Встречи с композиторами следующих поколений начались у Листа гораздо позже. В 1876 году у него была короткая встреча с молодым П. И. Чайковским — в период представления вагнеровского «Кольца нибелунга» в Байрейте. Несколько встреч было у него с Бородиным и Кюи. Лист высоко ценил оперу Кюи «Ратклиф». Хотя с Римским-Корсаковым и Балакиревым личных встреч у Листа не было, но заочное знакомство и переписка имели место. Лист знал и высоко ценил талант Римского-Корсакова, с похвалой отзываясь, в частности, о «Снегурочке», симфонической картине «Садко» и симфонии «Антар». Кроме того, очень большой похвалы заслужил с его стороны составленный и обработанный Римским-Корсаковым сборник русских народных песен. В творчестве Балакирева и Римского-Корсакова имеется немало перекличек с Листом, но особенно это заметно в двух произведениях 80-х годов, которые оба автора посвятили Листу, — в симфонической поэме (листовский жанр!) Балакирева «Тамара» и в концерте для фортепиано с оркестром Римского-Корсакова.
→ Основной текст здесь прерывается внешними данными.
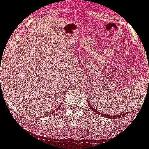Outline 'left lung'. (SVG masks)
<instances>
[{
    "label": "left lung",
    "instance_id": "1",
    "mask_svg": "<svg viewBox=\"0 0 149 149\" xmlns=\"http://www.w3.org/2000/svg\"><path fill=\"white\" fill-rule=\"evenodd\" d=\"M89 106H90V108H91L93 111L95 113H98L99 115H102V116H104V117H106V118H113V119H115V118H120L121 116H125V115L126 114V113H124V114H120V115H116V116H109V115H106L104 114V113H100V112H98L97 110H96V109H94V107H92V106L91 105H90V103H89Z\"/></svg>",
    "mask_w": 149,
    "mask_h": 149
}]
</instances>
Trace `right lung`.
<instances>
[{
	"label": "right lung",
	"mask_w": 149,
	"mask_h": 149,
	"mask_svg": "<svg viewBox=\"0 0 149 149\" xmlns=\"http://www.w3.org/2000/svg\"><path fill=\"white\" fill-rule=\"evenodd\" d=\"M60 106H61V105H60ZM59 109V107H58V108H57L56 109ZM55 111H56V110H55ZM49 114H51V113H49Z\"/></svg>",
	"instance_id": "1"
}]
</instances>
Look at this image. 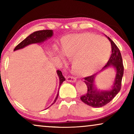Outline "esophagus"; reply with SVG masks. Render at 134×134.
Here are the masks:
<instances>
[{
    "mask_svg": "<svg viewBox=\"0 0 134 134\" xmlns=\"http://www.w3.org/2000/svg\"><path fill=\"white\" fill-rule=\"evenodd\" d=\"M66 80L68 82H76V77H74L73 76H68L66 77Z\"/></svg>",
    "mask_w": 134,
    "mask_h": 134,
    "instance_id": "obj_1",
    "label": "esophagus"
}]
</instances>
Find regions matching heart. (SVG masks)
<instances>
[{
    "label": "heart",
    "mask_w": 134,
    "mask_h": 134,
    "mask_svg": "<svg viewBox=\"0 0 134 134\" xmlns=\"http://www.w3.org/2000/svg\"><path fill=\"white\" fill-rule=\"evenodd\" d=\"M63 54L72 57L71 68L75 74L86 76L99 70L109 60L111 46L105 38L91 33L68 35L61 40ZM58 55L62 57L61 53Z\"/></svg>",
    "instance_id": "heart-1"
}]
</instances>
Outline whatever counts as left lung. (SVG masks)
Instances as JSON below:
<instances>
[{
	"label": "left lung",
	"instance_id": "left-lung-1",
	"mask_svg": "<svg viewBox=\"0 0 134 134\" xmlns=\"http://www.w3.org/2000/svg\"><path fill=\"white\" fill-rule=\"evenodd\" d=\"M108 39L111 43V54L107 63L104 66L102 70L109 66H113L116 69V77L112 89L100 91L95 88L94 85L96 74L84 78V82L87 87V91L85 94L80 97V99L85 104L93 107H101L107 104L118 94L121 87V81L124 73L121 54L114 42L109 37Z\"/></svg>",
	"mask_w": 134,
	"mask_h": 134
}]
</instances>
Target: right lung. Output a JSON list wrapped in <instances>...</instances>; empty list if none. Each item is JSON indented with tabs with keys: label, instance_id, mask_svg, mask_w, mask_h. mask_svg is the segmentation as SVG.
Here are the masks:
<instances>
[{
	"label": "right lung",
	"instance_id": "add662e5",
	"mask_svg": "<svg viewBox=\"0 0 134 134\" xmlns=\"http://www.w3.org/2000/svg\"><path fill=\"white\" fill-rule=\"evenodd\" d=\"M52 35H53V32L52 30H43L36 31V32H35L33 33V34H30V35L27 36L25 40H24L23 41H21L19 44L16 46V47L14 49V51L18 50V49L23 48V47L27 46V45L30 44L41 43V42L44 41L45 40H47L48 38L51 37V36H52ZM57 72V74L58 77H59L60 86L61 85V84L63 83V81H65V79L63 76V74H62V71L58 70ZM58 96V93L57 94V96L55 99L54 101L52 103V104H54L55 102L57 99Z\"/></svg>",
	"mask_w": 134,
	"mask_h": 134
}]
</instances>
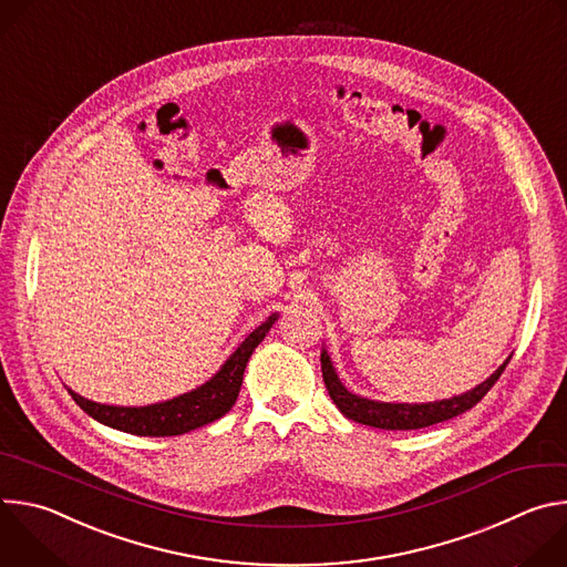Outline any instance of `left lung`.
<instances>
[{"instance_id":"obj_1","label":"left lung","mask_w":567,"mask_h":567,"mask_svg":"<svg viewBox=\"0 0 567 567\" xmlns=\"http://www.w3.org/2000/svg\"><path fill=\"white\" fill-rule=\"evenodd\" d=\"M512 359V357H509ZM509 359L480 385L473 390L442 399V401H429V403H385V401H372L359 394H352L339 379L330 354L322 350L320 352V370H322V381H326V388L337 403V409L352 422L383 429V431H415V429H426L446 420H453L468 409H473L475 403L492 390V385L501 379L503 370L507 368Z\"/></svg>"}]
</instances>
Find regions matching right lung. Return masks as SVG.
<instances>
[{
  "label": "right lung",
  "mask_w": 567,
  "mask_h": 567,
  "mask_svg": "<svg viewBox=\"0 0 567 567\" xmlns=\"http://www.w3.org/2000/svg\"><path fill=\"white\" fill-rule=\"evenodd\" d=\"M276 318L278 313H271L260 328H256L245 341H241L239 348L217 370V374L210 377V381L171 401L152 403V406H141V409H127V406H107V403L90 401L85 396L75 394L73 390H69V394L90 417L116 431L143 435V437L184 435L188 431H195L199 426H206L224 417L233 409V403L239 394L241 377H245V368L254 350L262 343L267 332L274 328Z\"/></svg>",
  "instance_id": "right-lung-1"
}]
</instances>
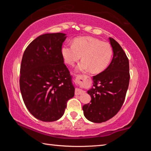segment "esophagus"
I'll return each instance as SVG.
<instances>
[{
	"label": "esophagus",
	"instance_id": "34e87169",
	"mask_svg": "<svg viewBox=\"0 0 151 151\" xmlns=\"http://www.w3.org/2000/svg\"><path fill=\"white\" fill-rule=\"evenodd\" d=\"M83 93H84V91L83 90H81L80 88H76L75 90L76 95H79V94H82Z\"/></svg>",
	"mask_w": 151,
	"mask_h": 151
}]
</instances>
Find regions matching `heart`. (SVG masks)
Here are the masks:
<instances>
[{
    "mask_svg": "<svg viewBox=\"0 0 151 151\" xmlns=\"http://www.w3.org/2000/svg\"><path fill=\"white\" fill-rule=\"evenodd\" d=\"M61 53L65 62L73 65L82 57L83 60L77 66L78 71L91 70L101 73L106 68L111 60L112 50L109 43L102 42L96 38L81 37L76 38L73 44L63 46Z\"/></svg>",
    "mask_w": 151,
    "mask_h": 151,
    "instance_id": "heart-1",
    "label": "heart"
}]
</instances>
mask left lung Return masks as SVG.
I'll return each instance as SVG.
<instances>
[{
  "instance_id": "left-lung-1",
  "label": "left lung",
  "mask_w": 151,
  "mask_h": 151,
  "mask_svg": "<svg viewBox=\"0 0 151 151\" xmlns=\"http://www.w3.org/2000/svg\"><path fill=\"white\" fill-rule=\"evenodd\" d=\"M113 58L103 72L93 76V86L88 91L91 103L83 106L88 121L101 123L115 116L123 104L129 85V59L118 42L109 38Z\"/></svg>"
}]
</instances>
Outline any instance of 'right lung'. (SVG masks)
Segmentation results:
<instances>
[{
  "label": "right lung",
  "mask_w": 151,
  "mask_h": 151,
  "mask_svg": "<svg viewBox=\"0 0 151 151\" xmlns=\"http://www.w3.org/2000/svg\"><path fill=\"white\" fill-rule=\"evenodd\" d=\"M64 33H48L30 43L22 56L20 89L25 106L44 122L62 117L75 87L61 53Z\"/></svg>",
  "instance_id": "obj_1"
}]
</instances>
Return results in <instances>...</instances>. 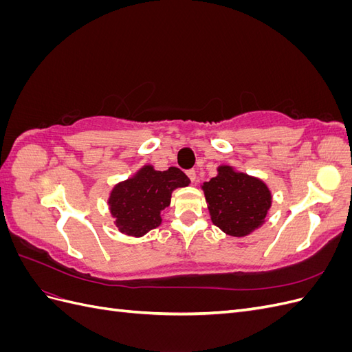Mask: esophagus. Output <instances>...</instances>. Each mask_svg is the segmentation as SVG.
Here are the masks:
<instances>
[{
    "label": "esophagus",
    "mask_w": 352,
    "mask_h": 352,
    "mask_svg": "<svg viewBox=\"0 0 352 352\" xmlns=\"http://www.w3.org/2000/svg\"><path fill=\"white\" fill-rule=\"evenodd\" d=\"M186 175H188V177L190 179V182H195V179H197V173H195V170H188Z\"/></svg>",
    "instance_id": "34e87169"
}]
</instances>
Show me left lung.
Masks as SVG:
<instances>
[{"label":"left lung","mask_w":352,"mask_h":352,"mask_svg":"<svg viewBox=\"0 0 352 352\" xmlns=\"http://www.w3.org/2000/svg\"><path fill=\"white\" fill-rule=\"evenodd\" d=\"M219 175L202 185L211 221L230 236H245L260 228L272 206L263 180L220 166Z\"/></svg>","instance_id":"1"}]
</instances>
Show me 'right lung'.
I'll list each match as a JSON object with an SVG mask.
<instances>
[{"label":"right lung","mask_w":352,"mask_h":352,"mask_svg":"<svg viewBox=\"0 0 352 352\" xmlns=\"http://www.w3.org/2000/svg\"><path fill=\"white\" fill-rule=\"evenodd\" d=\"M189 182L177 167L158 172L153 166H144L133 177L111 190L109 206L116 226L124 235H145L162 225V211L170 206L173 189L188 186Z\"/></svg>","instance_id":"1"}]
</instances>
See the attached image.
Хотя в основе концерта была русская мелодия, он, по признанию автора, «по всем приемам выходил сколком с концертов Листа». Отметим также, что любимый Листом «Исламей» Балакирева по своей композиции и виртуозной трактовке фортепиано также чрезвычайно близко стоит к листовскому стилю. Однако более типичным для передовых русских композиторов было творческое развитие достижений Листа и его художественных принципов.
Выше уже отмечалось совпадение взглядов Листа и Мусоргского. Лист — смелый новатор, призывающий к решительному обновлению музыкального искусства, был особенно близок именно Мусоргскому с его призывом «К новым берегам!». Можно только глубоко сожалеть, что этим двум замечательным художникам по ряду не зависящих от нпх обстоятельств не удалось лично узнать друг друга. В 1873 году, когда Мусоргский был вынужден отказаться от заманчивого предложения Стасова вдвоем посетить за границей Листа, в его письме к Стасову было следующее признание: «…я как будто вижу Листа, слышу его, веду с ним и с Вами беседу. Это не мечтание, не беспардонная фраза. Настолько еще есть живой силы, чтобы поднять в себе могучий образ художника-овропейца, зашевелить мозгами на все, сделанное этим художником, и в один миг стать перед ним, смотреть и слушать его». Еще раньше, в письме к тому же Стасову, Мусоргский с радостью передает сообщение своего издателя В. Бесселя, посетившего Листа в Веймаре: «…Лист восторженно относится к русской музыке последнего времени и, между дрочим, объявил В. Бесселю, что «Детская» его до такой степени расшевелила, что он полюбил автора и желает посвятить ему «une bluette»[3]. Радостное удивление вызвала у Мусоргского эта оценка одного из особенно ярких и оригинальных созданий композитора — вокального цикла, воплощающего наивный и трогательный мир детей. По его признанию, он «никогда не думал, чтоб Лист, за небольшими исключениями избирающий колоссальные сюжеты, мог серьезно оценить «Детскую», а главное, восторгнуться ею: ведь все же дети-то в ней россияне, с сильным местным запашком».